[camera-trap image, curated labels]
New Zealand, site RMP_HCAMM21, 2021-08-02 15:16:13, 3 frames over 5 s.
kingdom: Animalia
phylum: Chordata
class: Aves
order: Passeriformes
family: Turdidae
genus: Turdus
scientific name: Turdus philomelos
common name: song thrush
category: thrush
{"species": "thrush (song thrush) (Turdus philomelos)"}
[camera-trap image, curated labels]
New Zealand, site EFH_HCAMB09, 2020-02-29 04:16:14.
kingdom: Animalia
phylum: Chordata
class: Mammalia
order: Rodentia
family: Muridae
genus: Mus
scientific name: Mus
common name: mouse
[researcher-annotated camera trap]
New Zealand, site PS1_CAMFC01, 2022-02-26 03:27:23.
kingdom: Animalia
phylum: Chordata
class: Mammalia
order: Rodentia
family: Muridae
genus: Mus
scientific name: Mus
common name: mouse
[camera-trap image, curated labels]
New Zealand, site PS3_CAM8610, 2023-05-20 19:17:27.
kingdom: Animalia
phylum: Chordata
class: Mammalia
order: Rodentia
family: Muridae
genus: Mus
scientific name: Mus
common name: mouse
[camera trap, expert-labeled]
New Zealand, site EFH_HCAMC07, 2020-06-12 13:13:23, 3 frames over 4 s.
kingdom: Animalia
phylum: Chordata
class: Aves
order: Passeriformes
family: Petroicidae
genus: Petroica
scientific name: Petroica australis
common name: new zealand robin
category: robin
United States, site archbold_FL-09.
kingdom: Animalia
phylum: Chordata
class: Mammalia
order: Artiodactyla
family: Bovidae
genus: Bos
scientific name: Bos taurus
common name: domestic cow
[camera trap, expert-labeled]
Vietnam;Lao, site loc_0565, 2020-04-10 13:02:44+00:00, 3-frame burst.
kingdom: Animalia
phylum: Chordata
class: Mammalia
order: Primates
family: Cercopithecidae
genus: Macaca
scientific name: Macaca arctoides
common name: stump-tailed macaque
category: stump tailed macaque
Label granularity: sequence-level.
================================
== Task item ==
Line by line, the data should be returned exactly as written.

== The answer ==
[camera-trap image, curated labels]
New Zealand, site RMP_HCAMM21, 2021-08-02 15:16:13, 3 frames over 5 s.
kingdom: Animalia
phylum: Chordata
class: Aves
order: Passeriformes
family: Turdidae
genus: Turdus
scientific name: Turdus philomelos
common name: song thrush
category: thrush
{"species": "thrush (song thrush) (Turdus philomelos)"}
[camera-trap image, curated labels]
New Zealand, site EFH_HCAMB09, 2020-02-29 04:16:14.
kingdom: Animalia
phylum: Chordata
class: Mammalia
order: Rodentia
family: Muridae
genus: Mus
scientific name: Mus
common name: mouse
[researcher-annotated camera trap]
New Zealand, site PS1_CAMFC01, 2022-02-26 03:27:23.
kingdom: Animalia
phylum: Chordata
class: Mammalia
order: Rodentia
family: Muridae
genus: Mus
scientific name: Mus
common name: mouse
[camera-trap image, curated labels]
New Zealand, site PS3_CAM8610, 2023-05-20 19:17:27.
kingdom: Animalia
phylum: Chordata
class: Mammalia
order: Rodentia
family: Muridae
genus: Mus
scientific name: Mus
common name: mouse
[camera trap, expert-labeled]
New Zealand, site EFH_HCAMC07, 2020-06-12 13:13:23, 3 frames over 4 s.
kingdom: Animalia
phylum: Chordata
class: Aves
order: Passeriformes
family: Petroicidae
genus: Petroica
scientific name: Petroica australis
common name: new zealand robin
category: robin
United States, site archbold_FL-09.
kingdom: Animalia
phylum: Chordata
class: Mammalia
order: Artiodactyla
family: Bovidae
genus: Bos
scientific name: Bos taurus
common name: domestic cow
[camera trap, expert-labeled]
Vietnam;Lao, site loc_0565, 2020-04-10 13:02:44+00:00, 3-frame burst.
kingdom: Animalia
phylum: Chordata
class: Mammalia
order: Primates
family: Cercopithecidae
genus: Macaca
scientific name: Macaca arctoides
common name: stump-tailed macaque
category: stump tailed macaque
Label granularity: sequence-level.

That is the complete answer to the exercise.